**TEXT UNDER STUDY**:
::::

What this site is
- A hub of twelve calculators covering mortgage refinancing, PMI removal, home equity, insurance deductibles, lease vs buy decisions, auto refinancing, and the pay-off-mortgage-vs-invest question.
- Each calculator produces a clear verdict based on the math: ✅ green light, ⚠️ depends, or ❌ don't.
- Every formula is the standard published version — PMT for amortizing loans, future-value for time-of-money comparisons, after-tax math for investment comparisons. Full methodology here.
- Where the math says "don't do this," the calculator says "don't do this" — even when the page's affiliate offer would benefit from the opposite.
What this site isn't
- Financial advice. The calculators are planning tools. The number you get is a directional estimate based on the inputs you provide. Your real-world outcome depends on terms quoted by lenders, your tax situation, market conditions at the time you act, and life events no calculator can anticipate.
- A replacement for a Loan Estimate. When you apply for a mortgage, your lender is required by federal law (TRID, 2015) to provide a Loan Estimate within 3 business days. That document is the official figure — not our calculator. Use our calculator to decide whether to apply; use the Loan Estimate to decide whether to sign.
- A licensed advisor. Our calculators don't know your full financial picture, tax situation, or goals. For complex decisions — especially Roth conversions, retirement timing, or significant cash-out refinancing — consult a fiduciary financial advisor or CPA.

::::

**DATA SHOWN**:
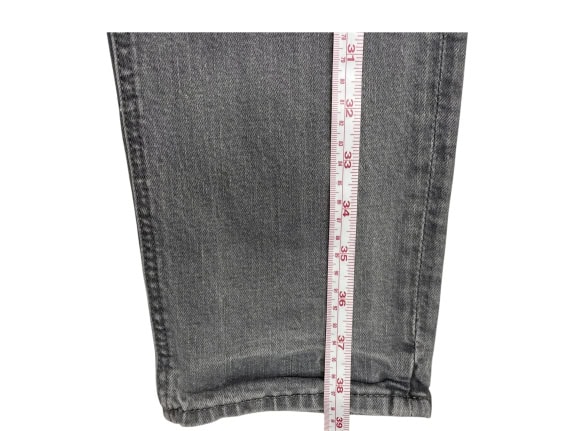 VINTAGE JACK & JONES JEANS UOMO GRIGIO M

::::

**ASSIGNED TASK 1**:
Write out the passage of the calculator site overview starting at "- A replacement" and ending at "whether to sign.", word for word.
**ASSIGNED TASK 2**:
In the calculator site overview, how many business days does a lender have to provide a Loan Estimate after a mortgage application?
**ASSIGNED TASK 3**:
Proceed with the calculator site overview, picking up after its last line.
The material plays no part here.

**RESPONSE BOX 1**:
- A replacement for a Loan Estimate. When you apply for a mortgage, your lender is required by federal law (TRID, 2015) to provide a Loan Estimate within 3 business days. That document is the official figure — not our calculator. Use our calculator to decide whether to apply; use the Loan Estimate to decide whether to sign.

**RESPONSE BOX 2**:
3 business days.

**RESPONSE BOX 3**:
How we think about the math
Three principles shape every calculator on the site:
1. The verdict is the deliverable
Numbers without interpretation are noise. Every calculator on the site ends with a clear verdict in plain language. Sometimes that verdict goes against what looks like the obvious answer — "the bi-weekly mortgage program charges fees that eat the savings, skip it" or "your math says invest, but your behavior says pay the mortgage." When the right answer is "depends," we say "depends" and explain what it depends on.
2. Affiliate offers don't bend the verdict
This site has affiliate relationships with lenders and insurance comparison platforms. We earn a referral fee if you click through and complete a transaction. That financial reality matters and we disclose it on every page.
What we don't do is let the affiliate relationship influence the calculator's output. The math doesn't know our affiliates exist. When the math says "don't refinance," the page says "don't refinance," and the affiliate CTA still sits at the bottom — clearly marked as one option among others, not the recommendation. If you're using our site to figure out what to do, you should get the honest answer.
3. Disclosure beats persuasion
Our calculators explain every assumption upfront: what investment return rate we used, what tax bracket we assumed, what mortgage insurance rules apply to your loan type. Where assumptions matter, we make them user-inputs. Where formulas are non-obvious, the methodology page explains them.
Editorial policy
- Sources cited. Where we cite a regulation (Homeowners Protection Act for PMI, TCJA 2017 for interest-deductibility rules, etc.), we cite the actual law or rule.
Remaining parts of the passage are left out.